6.1.3 Narrow element dimension
The minimum narrow element dimension (x-dimension) shall not be less than 0,25 mm. The x-dimension for
Code 39 and Code 128 symbols should be in the range of 0,25 mm to 0,43 mm, as determined by the printing
capability of the supplier/printer of the label. The x-dimension for GS1-128 symbols should be in the range of
0,25 mm to 0,81 mm, as determined by the printing capability of the supplier/printer of the label. The
x-dimension for GS1-128 SSCC symbols should be in the range of 0,50 mm to 0,81 mm, as determined by the
printing capability of the supplier/printer of the label.
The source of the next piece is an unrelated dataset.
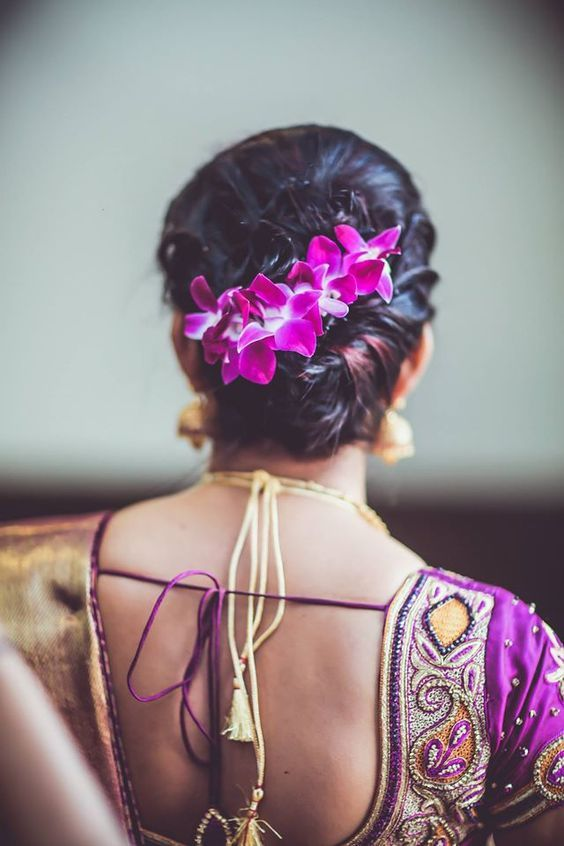 Curling up your hair pulling it in a stylish updo and adding a single string of flowers that matches your saree fulfils traditional nuances in a trendy fashion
In the case that fewer characters than specified in Table 1 are required, a larger x-dimension may be used as
long as the bar code print quality requirements specified in 6.1.8 and label width recommendations are met.
NOTE Symbols with the x-dimension at the lower end of this range, specifically 0,25 mm to 0,33 mm, may require
special care in order to meet the quality requirements.
6 © ISO 2009 – All rights reserved

6.1.4 Wide-to-narrow ratio for “Code 39” symbols
The wide-to-narrow ratio (N) of elements of “Code 39” symbols should be 3,0:1. The measured ratio shall be
between 2,4:1 and 3,2:1.
6.1.5 Quiet zones
Linear bar code symbols should be printed with leading and trailing quiet zones not less than 6,4 mm. Where
the x-dimension is greater than 0,64 mm the quiet zones shall not be less than 10x. The label registration
parameters of the printer being used should be taken into consideration in order to ensure the minimum quiet
zones.
6.1.6 Orientation
Linear bar code symbols should be presented on transport units with the bars vertical (picket fence
orientation). Subject to agreement between trading partners, bars may be presented horizontally (ladder
orientation).
Linear bar code symbols should be presented on transport units with the bars perpendicular to the longitudinal
axis (ladder orientation) when marked on a tightly curved surface (tubes, rods, cylinders).
6.1.7 Placement
Linear bar code fields should be placed to ensure that they do not interfere with each other when scanned.
No more than two linear symbols should appear side by side on a label. If two linear symbols are placed side
by side, the symbols should be placed so that they will not be in the same horizontal scan path so as to
reduce the possibility of interference with successful bar code scanning.
6.1.8 Linear bar code symbol print quality
The quality of the printed linear bar code symbol shall be measured in accordance with ISO/IEC 15416. The
minimum symbol grade shall be 1,5/10/660 where
⎯ minimum print quality grade at point of production = 1,5 (C),
⎯ measurement aperture = 0,250 mm (reference number 10), and
⎯ inspection wavelength = 650 nm to 670 nm.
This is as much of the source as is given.